Teaching AI What Is Fair | EurêkAlert! Scientific news
“What is fair?” Sounds like a rhetorical question. But for Michigan State University’s Pang-Ning Tan, it’s a question that demands an answer as artificial intelligence systems play an increasing role in deciding who gets proper healthcare, a bank loan, or a job.
With funding from Amazon and the National Science Foundation, Tan has been working for a year to teach artificial intelligence algorithms how to be fairer and recognize when they are unfair.
“We are trying to design AI systems that are not just for IT, but also bring value and benefit to society. So I started to think about the areas that are really difficult for the company right now, ”said Tan, a professor in the computer science and engineering department at MSU.
“Fairness is a really big deal, especially as we become more and more dependent on AI for everyday needs, like healthcare, but also for things that seem mundane, like filtering spamming or inserting articles in your news feed. ”
As Tan mentioned, people already trust AI in various applications and the consequences of unfair algorithms can be profound.
For example, surveys have found that AI systems have made it more difficult for black patients to access healthcare resources. And Amazon removed an AI recruiting tool that penalized female applicants in favor of men.
Tan’s research team faces such problems on several fronts. The Spartans are examining how people use data to teach their algorithms. They are also exploring ways to give algorithms access to more diverse information when making decisions and making recommendations. And their work with NSF and Amazon attempts to broaden how fairness has generally been defined for AI systems.
A conventional definition would look at fairness from an individual’s point of view; that is, whether a person would consider a particular outcome to be fair or unfair. It’s a sensible start, but it also opens the door to conflicting, even contradictory definitions, Tan said. What is right for one person may be unfair for another.
Tan and his research team therefore borrow ideas from the social sciences to construct a definition that includes the perspectives of groups of people.

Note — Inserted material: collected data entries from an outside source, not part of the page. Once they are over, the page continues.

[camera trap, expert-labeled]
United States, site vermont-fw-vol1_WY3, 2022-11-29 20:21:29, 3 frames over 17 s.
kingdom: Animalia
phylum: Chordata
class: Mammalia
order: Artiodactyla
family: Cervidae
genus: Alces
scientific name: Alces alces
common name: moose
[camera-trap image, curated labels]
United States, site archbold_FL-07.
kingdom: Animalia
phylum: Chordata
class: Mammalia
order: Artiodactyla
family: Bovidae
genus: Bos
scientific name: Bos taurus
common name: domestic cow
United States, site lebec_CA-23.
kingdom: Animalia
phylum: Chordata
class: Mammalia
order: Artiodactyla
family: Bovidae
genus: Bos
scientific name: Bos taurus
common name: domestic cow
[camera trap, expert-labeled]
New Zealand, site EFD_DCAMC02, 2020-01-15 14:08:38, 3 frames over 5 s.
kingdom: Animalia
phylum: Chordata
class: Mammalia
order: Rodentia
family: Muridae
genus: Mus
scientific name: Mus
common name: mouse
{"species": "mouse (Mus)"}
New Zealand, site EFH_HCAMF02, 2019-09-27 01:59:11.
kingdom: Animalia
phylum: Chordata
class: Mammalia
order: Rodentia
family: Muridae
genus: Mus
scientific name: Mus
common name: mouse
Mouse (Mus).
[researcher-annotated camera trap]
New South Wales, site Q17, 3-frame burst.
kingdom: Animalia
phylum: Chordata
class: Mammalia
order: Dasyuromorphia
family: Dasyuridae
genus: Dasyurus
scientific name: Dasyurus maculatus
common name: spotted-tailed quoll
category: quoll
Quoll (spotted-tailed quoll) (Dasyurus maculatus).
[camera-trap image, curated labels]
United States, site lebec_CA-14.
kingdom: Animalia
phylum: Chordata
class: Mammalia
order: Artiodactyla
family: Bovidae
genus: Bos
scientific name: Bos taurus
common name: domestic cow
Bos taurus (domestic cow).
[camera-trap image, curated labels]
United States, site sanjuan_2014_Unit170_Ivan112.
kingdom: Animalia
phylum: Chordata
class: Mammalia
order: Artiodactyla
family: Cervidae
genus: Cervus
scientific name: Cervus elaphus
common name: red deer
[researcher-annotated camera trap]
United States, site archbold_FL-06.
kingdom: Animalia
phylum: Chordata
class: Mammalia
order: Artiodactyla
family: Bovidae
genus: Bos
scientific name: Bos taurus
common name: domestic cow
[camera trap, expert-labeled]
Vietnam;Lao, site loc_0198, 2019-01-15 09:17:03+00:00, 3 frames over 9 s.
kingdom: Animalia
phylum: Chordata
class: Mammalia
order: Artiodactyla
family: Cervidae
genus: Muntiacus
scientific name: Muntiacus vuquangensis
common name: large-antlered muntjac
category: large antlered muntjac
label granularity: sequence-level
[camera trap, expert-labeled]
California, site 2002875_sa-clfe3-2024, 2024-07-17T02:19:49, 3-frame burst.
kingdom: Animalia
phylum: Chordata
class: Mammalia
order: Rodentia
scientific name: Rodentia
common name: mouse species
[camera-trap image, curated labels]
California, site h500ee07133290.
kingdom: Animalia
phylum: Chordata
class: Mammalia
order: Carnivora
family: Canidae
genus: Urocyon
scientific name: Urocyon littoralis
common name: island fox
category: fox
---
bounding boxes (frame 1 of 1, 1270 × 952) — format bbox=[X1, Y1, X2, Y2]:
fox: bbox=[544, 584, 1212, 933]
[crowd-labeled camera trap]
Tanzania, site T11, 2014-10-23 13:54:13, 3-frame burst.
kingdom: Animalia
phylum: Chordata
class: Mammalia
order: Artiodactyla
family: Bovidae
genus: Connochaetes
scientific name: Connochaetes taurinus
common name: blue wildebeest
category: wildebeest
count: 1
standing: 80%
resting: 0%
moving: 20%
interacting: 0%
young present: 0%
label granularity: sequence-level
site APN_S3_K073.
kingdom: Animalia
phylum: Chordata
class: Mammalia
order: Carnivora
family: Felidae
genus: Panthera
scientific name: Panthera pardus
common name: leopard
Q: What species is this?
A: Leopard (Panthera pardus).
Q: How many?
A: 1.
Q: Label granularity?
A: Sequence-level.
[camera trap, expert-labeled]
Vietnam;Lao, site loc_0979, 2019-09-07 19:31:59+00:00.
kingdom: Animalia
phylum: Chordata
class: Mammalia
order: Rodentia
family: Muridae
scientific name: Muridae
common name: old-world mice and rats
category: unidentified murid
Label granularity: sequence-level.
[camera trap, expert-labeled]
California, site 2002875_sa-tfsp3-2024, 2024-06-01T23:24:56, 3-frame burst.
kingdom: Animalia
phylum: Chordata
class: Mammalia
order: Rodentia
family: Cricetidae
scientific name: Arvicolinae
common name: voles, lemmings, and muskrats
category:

“We’re trying to educate AI about fairness and to do that you have to tell them what’s right. But how do you design a fairness measure that’s acceptable to everyone,” Tan said. “We are examining how a decision affects not only individuals, but also their communities and social circles.”
Consider this simple example: three friends with identical credit scores apply for loans of the same amount from the same bank. If the bank approves or denies everyone, friends would perceive this to be fairer than a case where only one person is approved or denied. This could indicate that the bank used external factors that friends might deem unfair.
Tan’s team is devising a way to essentially score or quantify the fairness of different outcomes so that AI algorithms can identify the fairest options.
Of course, the real world is much more complex than this example, and Tan is the first to admit that defining fairness for AI is easier said than done. But he has help, especially from the chairman of his department at MSU, Abdol-Hossein Esfahanian.
Esfahanian is an expert in a field known as applied graph theory which helps model connections and relationships. He also enjoys learning related fields in computer science and is known to attend classes given by his colleagues, as long as they are comfortable having him there.
“Our faculty is fantastic for imparting knowledge,” said Esfahanian. “I needed to learn more about data mining so I took a course from Dr. Tan for a semester. From that point on, we started to communicate about research issues. ”
Today, Esfahanian is a co-investigator of the NSF and Amazon grant.
“Algorithms are created by people and people usually have biases, so those biases creep in,” he said. “We want equity to be everywhere and we want to better understand how to measure it.”
The team is making progress on this front. Last November, they presented their work at an online meeting hosted by NSF and Amazon as well as at a virtual international conference hosted by the Institute of Electrical and Electronics Engineers.
Tan and Esfahanian both said the community – and funders – were excited about the Spartans’ progress. But the two researchers also admitted that they were just getting started.
“This is an ongoing research. There are a lot of issues and challenges. How do you define fairness? How can you help people trust these systems we use every day? Tan said. “Our job as researchers is to find solutions to these problems.”
Warning: AAAS and EurekAlert! are not responsible for the accuracy of any press releases posted on EurekAlert! by contributing institutions or for the use of any information via the EurekAlert system.